The "src/syntax.rs" file provides a good overview of the assembly syntax.
Since the program is written in Rust, compilation can be done using the Rust cargo commands.
SASM2 accepts five command-line flags, all of which are optional: -h: This help message -i: Input file (STDIN is default) -o: Output file (STDOUT is default) -s: System: apple: Apple II (default) atari: Atari 2600 -f: Code output format: hex: String of hex digits (default) apple: Apple II system monitor bin: Machine code
The system flag currently only affects how zero-page addresses are assigned. In a nutshell, for the Apple II they are assigned from 0xff down. For the Atari 2600 they are assigned from 0x80 up. See code comments in "zpm.rs" for more information.

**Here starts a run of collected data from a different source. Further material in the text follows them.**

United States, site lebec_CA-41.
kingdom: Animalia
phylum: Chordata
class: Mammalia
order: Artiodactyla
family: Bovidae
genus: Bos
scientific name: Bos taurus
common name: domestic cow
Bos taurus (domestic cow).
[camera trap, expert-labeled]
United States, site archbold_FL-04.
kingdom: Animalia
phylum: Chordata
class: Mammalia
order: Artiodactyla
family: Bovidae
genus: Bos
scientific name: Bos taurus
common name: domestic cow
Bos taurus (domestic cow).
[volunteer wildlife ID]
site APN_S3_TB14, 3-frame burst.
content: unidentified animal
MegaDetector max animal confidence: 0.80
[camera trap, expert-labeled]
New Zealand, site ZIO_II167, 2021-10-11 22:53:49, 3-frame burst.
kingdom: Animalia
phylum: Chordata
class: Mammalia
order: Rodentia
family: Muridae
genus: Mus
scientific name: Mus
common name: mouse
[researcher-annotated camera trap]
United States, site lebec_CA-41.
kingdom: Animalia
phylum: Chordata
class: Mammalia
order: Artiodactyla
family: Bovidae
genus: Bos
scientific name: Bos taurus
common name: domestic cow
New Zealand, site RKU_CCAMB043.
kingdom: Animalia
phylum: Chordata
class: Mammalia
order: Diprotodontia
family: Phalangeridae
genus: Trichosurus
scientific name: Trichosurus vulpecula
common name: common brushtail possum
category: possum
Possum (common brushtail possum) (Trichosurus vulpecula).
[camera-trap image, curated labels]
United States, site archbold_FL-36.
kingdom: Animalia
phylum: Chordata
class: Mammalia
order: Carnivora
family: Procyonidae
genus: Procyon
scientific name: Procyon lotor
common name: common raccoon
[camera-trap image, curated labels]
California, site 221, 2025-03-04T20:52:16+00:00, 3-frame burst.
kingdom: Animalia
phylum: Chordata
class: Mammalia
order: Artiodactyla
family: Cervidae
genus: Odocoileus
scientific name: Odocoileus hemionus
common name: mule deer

The format flag sets how the final result is output. The hex format is mainly for humans to study. It can help in learning and testing the assembler. The Apple II system monitor format can be copied and pasted directly into the Apple II system monitor on an emulator. See the Apple II README for more details. Finally, the bin format is binary code that can be run directly in an emulator such as Stella.
This version of SASM vastly improves on the original in terms of code design. It leans heavily on Rust's advanced enums to implement a simpler and more modular design. This is my first project in Rust, and I routinely spend long hours with the Rust compiler, but I continue to be impressed with how clean and robust the code is once it finally compiles! I have much more confidence that this version will work correctly, even though the original was written in D, which was my favorite language at the time.